Doté d’architectures redondantes et de systèmes de sécurité avancés, le site affiche une capacité de 2 000 térabits. Sa certification Tier III garantit une haute disponibilité, condition essentielle pour les administrations publiques et les opérateurs privés dont les activités reposent désormais sur des systèmes numériques continus.
Au-delà de la performance technique, l’enjeu est économique. La mise en service de Zamengoé répond à une logique de réduction de la dépendance aux infrastructures étrangères, longtemps utilisées pour l’hébergement des données camerounaises. Cette externalisation exposait l’État et les entreprises à des coûts élevés, mais aussi à des risques liés à la cybersécurité et à la maîtrise juridique des informations sensibles.
Désormais, plus d’une centaine d’organisations publiques et privées utilisent cette infrastructure. Pour les entreprises, la localisation des données améliore les délais de traitement, réduit les coûts de transfert et renforce la conformité aux nouvelles normes de protection des données personnelles. Elle constitue également un facteur de confiance pour les investisseurs dans un environnement numérique en structuration rapide.
Dans le secteur privé, cette évolution soutient l’émergence d’écosystèmes digitaux plus compétitifs. Fintechs, plateformes de services, e-administration et solutions cloud bénéficient d’un socle technique local, indispensable à la montée en puissance de l’économie numérique camerounaise.

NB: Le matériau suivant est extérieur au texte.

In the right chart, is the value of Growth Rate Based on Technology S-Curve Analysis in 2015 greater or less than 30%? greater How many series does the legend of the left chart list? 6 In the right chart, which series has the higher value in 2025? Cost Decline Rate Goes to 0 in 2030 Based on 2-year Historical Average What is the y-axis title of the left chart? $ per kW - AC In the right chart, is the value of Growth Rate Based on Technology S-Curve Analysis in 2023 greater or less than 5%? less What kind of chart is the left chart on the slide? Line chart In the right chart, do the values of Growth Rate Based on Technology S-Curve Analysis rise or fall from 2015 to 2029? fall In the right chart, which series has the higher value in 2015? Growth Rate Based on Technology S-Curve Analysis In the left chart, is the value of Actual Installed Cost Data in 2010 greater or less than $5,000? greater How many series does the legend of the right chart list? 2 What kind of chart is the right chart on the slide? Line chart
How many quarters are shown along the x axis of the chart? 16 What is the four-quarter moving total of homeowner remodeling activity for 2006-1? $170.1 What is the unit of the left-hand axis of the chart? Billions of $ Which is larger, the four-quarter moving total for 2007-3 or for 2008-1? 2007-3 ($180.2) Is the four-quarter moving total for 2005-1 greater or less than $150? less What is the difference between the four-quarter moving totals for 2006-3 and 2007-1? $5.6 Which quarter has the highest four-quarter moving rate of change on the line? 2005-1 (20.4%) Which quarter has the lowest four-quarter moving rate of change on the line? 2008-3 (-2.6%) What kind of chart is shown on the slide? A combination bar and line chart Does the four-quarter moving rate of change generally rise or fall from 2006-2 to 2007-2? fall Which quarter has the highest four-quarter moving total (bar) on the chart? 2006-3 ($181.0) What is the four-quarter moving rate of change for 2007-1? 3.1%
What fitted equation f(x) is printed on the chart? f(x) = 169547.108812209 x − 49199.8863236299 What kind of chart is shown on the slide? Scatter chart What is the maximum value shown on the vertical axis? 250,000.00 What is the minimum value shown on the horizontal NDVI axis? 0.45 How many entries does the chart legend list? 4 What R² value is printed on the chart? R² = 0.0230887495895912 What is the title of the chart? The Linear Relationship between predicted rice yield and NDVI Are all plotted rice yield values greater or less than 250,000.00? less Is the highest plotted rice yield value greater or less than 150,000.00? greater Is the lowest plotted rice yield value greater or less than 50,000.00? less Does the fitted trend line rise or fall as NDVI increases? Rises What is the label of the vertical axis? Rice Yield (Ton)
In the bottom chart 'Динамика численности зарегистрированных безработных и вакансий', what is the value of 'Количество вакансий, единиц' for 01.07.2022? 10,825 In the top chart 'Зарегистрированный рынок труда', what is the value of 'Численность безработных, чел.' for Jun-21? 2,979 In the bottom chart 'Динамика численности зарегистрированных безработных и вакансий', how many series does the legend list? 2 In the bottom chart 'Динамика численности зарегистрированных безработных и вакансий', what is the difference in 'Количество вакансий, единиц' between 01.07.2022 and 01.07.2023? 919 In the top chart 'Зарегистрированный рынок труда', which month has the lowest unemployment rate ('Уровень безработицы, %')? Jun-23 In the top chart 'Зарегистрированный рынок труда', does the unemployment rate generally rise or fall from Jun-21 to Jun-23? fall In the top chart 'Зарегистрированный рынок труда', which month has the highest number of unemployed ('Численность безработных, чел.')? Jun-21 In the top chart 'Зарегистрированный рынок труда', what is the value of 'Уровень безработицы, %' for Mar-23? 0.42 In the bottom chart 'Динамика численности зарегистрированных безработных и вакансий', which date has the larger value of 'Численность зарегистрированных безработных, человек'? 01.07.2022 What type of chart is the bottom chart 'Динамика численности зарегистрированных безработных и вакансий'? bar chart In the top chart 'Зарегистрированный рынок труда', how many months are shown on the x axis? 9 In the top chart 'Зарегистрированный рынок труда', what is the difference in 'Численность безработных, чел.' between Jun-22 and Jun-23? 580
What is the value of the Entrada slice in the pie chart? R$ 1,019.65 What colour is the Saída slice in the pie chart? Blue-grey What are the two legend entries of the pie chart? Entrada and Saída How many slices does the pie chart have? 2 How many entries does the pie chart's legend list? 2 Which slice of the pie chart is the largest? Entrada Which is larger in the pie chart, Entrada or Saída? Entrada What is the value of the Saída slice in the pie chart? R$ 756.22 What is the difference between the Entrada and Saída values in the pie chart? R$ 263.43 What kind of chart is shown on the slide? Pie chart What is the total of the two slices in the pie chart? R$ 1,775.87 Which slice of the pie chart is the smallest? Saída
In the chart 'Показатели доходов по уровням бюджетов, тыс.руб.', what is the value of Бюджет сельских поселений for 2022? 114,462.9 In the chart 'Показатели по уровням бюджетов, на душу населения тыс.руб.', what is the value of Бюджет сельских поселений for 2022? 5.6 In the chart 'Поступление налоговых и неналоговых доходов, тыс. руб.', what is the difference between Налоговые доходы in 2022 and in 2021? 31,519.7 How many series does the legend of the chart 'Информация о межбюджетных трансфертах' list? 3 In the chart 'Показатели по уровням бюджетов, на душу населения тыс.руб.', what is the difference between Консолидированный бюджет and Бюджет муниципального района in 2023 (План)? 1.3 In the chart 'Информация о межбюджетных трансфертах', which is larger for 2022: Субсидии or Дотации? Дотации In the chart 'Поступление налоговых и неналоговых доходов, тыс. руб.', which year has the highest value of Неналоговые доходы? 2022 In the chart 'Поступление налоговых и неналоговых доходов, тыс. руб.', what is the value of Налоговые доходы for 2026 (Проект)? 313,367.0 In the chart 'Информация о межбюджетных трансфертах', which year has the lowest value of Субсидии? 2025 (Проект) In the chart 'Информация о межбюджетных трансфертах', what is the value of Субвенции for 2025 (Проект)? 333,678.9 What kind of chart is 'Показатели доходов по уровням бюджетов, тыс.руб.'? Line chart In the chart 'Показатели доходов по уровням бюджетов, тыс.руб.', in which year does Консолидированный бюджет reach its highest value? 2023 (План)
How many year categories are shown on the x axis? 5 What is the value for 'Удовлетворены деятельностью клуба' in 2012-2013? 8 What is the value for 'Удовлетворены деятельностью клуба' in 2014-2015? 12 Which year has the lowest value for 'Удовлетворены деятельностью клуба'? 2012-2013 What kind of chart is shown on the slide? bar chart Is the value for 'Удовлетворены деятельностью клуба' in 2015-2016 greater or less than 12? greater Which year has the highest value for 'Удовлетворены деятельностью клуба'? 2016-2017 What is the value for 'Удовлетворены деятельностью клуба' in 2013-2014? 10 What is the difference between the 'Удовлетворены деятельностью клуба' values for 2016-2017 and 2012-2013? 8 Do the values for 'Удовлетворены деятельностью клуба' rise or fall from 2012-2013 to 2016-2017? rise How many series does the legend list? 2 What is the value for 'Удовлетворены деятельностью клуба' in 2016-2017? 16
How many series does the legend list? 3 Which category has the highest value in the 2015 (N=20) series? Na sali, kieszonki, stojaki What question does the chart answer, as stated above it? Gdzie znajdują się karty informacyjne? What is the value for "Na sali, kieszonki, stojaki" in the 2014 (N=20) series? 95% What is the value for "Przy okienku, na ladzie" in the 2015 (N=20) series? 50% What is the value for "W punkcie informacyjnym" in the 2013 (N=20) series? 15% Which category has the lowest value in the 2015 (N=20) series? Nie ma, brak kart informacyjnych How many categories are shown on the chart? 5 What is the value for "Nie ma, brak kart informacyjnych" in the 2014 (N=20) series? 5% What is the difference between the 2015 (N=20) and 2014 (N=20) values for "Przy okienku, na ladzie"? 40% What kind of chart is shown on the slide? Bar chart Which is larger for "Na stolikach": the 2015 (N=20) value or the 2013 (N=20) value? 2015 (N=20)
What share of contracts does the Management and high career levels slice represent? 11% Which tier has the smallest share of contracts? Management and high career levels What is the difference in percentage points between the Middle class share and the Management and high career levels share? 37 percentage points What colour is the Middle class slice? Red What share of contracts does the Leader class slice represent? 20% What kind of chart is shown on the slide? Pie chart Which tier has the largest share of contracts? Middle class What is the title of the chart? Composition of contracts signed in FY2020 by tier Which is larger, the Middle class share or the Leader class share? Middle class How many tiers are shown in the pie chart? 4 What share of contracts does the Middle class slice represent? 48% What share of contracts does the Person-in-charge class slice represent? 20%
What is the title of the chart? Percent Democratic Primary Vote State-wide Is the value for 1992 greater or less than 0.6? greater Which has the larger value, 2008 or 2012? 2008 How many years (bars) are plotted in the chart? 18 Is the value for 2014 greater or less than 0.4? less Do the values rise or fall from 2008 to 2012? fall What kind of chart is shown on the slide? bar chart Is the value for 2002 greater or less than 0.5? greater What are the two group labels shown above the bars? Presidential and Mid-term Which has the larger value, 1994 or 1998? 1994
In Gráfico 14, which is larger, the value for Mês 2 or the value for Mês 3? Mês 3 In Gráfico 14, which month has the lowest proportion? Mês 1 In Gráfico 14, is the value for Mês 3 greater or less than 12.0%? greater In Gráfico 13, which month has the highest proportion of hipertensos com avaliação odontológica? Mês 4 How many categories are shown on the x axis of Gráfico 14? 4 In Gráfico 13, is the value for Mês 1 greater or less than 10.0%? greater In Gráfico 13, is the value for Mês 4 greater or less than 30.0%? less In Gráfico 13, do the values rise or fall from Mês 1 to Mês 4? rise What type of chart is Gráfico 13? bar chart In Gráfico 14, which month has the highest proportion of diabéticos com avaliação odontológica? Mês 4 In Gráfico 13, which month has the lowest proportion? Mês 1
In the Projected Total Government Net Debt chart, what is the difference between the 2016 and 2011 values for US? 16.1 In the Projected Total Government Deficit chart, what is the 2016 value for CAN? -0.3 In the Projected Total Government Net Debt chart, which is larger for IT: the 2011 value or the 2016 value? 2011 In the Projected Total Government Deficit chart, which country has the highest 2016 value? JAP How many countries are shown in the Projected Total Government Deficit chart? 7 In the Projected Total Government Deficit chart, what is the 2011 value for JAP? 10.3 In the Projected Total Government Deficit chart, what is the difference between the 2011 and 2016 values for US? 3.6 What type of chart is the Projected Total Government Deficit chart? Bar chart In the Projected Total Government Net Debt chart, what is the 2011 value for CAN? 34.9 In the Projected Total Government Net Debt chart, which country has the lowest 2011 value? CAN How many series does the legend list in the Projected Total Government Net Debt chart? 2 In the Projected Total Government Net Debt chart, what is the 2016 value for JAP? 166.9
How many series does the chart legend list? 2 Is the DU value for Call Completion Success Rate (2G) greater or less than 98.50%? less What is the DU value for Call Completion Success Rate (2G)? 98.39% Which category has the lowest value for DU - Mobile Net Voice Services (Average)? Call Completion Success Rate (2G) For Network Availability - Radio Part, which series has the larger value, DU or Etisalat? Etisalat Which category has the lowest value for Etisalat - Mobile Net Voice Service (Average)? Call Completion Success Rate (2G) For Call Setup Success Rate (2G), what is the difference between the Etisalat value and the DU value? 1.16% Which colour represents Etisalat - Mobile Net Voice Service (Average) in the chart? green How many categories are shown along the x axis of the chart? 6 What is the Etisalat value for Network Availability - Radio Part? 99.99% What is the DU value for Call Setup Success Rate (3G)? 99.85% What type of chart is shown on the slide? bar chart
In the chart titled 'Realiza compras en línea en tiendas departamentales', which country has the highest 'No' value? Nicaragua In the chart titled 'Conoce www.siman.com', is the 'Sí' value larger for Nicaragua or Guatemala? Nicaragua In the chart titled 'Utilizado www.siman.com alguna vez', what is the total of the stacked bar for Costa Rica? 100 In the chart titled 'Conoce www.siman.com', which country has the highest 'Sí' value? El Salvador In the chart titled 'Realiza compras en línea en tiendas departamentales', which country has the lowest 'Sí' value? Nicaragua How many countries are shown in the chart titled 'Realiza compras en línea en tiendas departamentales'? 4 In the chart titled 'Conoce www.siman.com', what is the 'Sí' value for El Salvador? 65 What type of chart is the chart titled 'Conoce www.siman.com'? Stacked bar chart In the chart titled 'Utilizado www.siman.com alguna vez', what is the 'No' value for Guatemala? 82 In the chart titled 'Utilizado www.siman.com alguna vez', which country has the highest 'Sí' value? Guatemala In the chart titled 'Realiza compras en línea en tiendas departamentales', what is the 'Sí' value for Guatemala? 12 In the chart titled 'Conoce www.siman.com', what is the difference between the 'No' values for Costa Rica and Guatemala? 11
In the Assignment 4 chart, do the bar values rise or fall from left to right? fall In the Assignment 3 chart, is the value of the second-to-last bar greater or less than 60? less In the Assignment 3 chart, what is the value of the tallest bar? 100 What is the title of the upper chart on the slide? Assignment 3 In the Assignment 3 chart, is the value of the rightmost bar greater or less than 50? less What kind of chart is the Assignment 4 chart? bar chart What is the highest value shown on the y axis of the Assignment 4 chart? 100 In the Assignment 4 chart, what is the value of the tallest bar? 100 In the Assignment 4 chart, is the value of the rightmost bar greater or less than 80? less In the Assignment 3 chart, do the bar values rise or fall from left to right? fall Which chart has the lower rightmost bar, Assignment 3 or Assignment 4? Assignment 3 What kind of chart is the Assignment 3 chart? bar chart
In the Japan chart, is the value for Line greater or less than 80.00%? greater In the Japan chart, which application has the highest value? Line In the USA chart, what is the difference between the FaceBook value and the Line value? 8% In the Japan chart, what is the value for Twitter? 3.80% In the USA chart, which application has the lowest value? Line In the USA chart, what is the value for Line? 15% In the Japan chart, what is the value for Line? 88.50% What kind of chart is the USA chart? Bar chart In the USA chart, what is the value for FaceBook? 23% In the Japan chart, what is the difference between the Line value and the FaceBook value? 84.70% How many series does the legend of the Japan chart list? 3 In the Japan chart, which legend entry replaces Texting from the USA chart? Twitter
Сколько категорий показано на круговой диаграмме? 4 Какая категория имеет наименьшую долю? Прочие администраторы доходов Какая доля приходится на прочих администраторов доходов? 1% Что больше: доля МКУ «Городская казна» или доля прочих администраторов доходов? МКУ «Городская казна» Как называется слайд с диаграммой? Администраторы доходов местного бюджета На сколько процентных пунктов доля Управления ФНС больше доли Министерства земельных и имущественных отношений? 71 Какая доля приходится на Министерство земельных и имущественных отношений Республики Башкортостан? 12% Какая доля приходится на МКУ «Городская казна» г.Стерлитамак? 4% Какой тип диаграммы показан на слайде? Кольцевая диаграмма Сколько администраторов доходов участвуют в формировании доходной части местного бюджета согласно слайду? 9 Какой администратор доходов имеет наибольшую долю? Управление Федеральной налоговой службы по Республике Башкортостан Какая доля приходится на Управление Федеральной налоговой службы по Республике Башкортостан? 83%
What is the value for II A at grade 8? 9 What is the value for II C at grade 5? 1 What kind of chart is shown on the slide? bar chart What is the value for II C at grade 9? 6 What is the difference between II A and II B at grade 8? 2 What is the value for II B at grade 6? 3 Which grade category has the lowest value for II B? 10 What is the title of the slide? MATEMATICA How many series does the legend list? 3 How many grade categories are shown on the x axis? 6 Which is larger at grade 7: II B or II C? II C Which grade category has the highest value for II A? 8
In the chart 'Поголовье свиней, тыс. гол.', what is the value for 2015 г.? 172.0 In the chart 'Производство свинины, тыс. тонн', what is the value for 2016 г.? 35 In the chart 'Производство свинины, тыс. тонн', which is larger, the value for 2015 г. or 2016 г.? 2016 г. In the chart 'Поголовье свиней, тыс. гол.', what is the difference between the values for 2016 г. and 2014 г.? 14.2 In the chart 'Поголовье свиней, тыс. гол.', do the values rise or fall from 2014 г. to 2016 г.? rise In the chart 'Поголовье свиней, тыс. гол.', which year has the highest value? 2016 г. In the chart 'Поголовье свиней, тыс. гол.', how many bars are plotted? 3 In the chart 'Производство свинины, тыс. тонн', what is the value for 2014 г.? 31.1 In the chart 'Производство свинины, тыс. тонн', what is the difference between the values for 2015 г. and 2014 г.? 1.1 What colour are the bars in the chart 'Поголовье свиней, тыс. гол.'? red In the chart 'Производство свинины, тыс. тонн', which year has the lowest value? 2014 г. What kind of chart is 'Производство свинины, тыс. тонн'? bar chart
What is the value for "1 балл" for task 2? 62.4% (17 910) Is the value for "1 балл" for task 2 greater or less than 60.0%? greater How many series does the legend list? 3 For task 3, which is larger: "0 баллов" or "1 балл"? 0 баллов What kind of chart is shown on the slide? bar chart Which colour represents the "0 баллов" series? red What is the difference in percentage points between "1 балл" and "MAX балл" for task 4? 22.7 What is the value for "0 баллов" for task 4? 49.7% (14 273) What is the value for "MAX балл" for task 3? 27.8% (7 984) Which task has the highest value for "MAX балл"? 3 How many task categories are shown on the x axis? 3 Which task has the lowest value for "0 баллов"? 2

Sur le plan stratégique, le data center de Zamengoé dépasse le cadre sectoriel des télécommunications. Il s’inscrit dans une logique de souveraineté économique, en permettant à l’État de reprendre le contrôle d’un actif devenu central dans le fonctionnement des administrations et la continuité des services publics.
Le site, qui abritait déjà depuis 1975 le premier centre satellitaire du pays, symbolise cette continuité technologique. Modernisé, il combine aujourd’hui services cloud, hébergement sécurisé et solutions de connectivité, avec la certification ISO 27001 comme garantie de conformité internationale en matière de sécurité de l’information.
À l’échelle de l’Afrique centrale, cette infrastructure positionne le Cameroun comme un hub potentiel de l’hébergement de données. Dans une région où les besoins en infrastructures numériques sécurisées explosent, Zamengoé constitue un levier d’intégration digitale et de réduction de la dépendance aux serveurs extra-africains.
Pour les économies de la CEMAC, l’enjeu est double : réduire les coûts d’accès aux services numériques et sécuriser les flux de données transfrontaliers. Cette évolution ouvre des perspectives pour l’essor du commerce digital régional et l’accélération de la transformation des administrations.
Au final, Zamengoé illustre un basculement structurel : celui d’un secteur télécom devenu infrastructure de souveraineté. Dans un contexte de compétition mondiale autour des données, Camtel positionne le Cameroun dans la catégorie des États qui cherchent à internaliser les actifs numériques critiques de leur développement.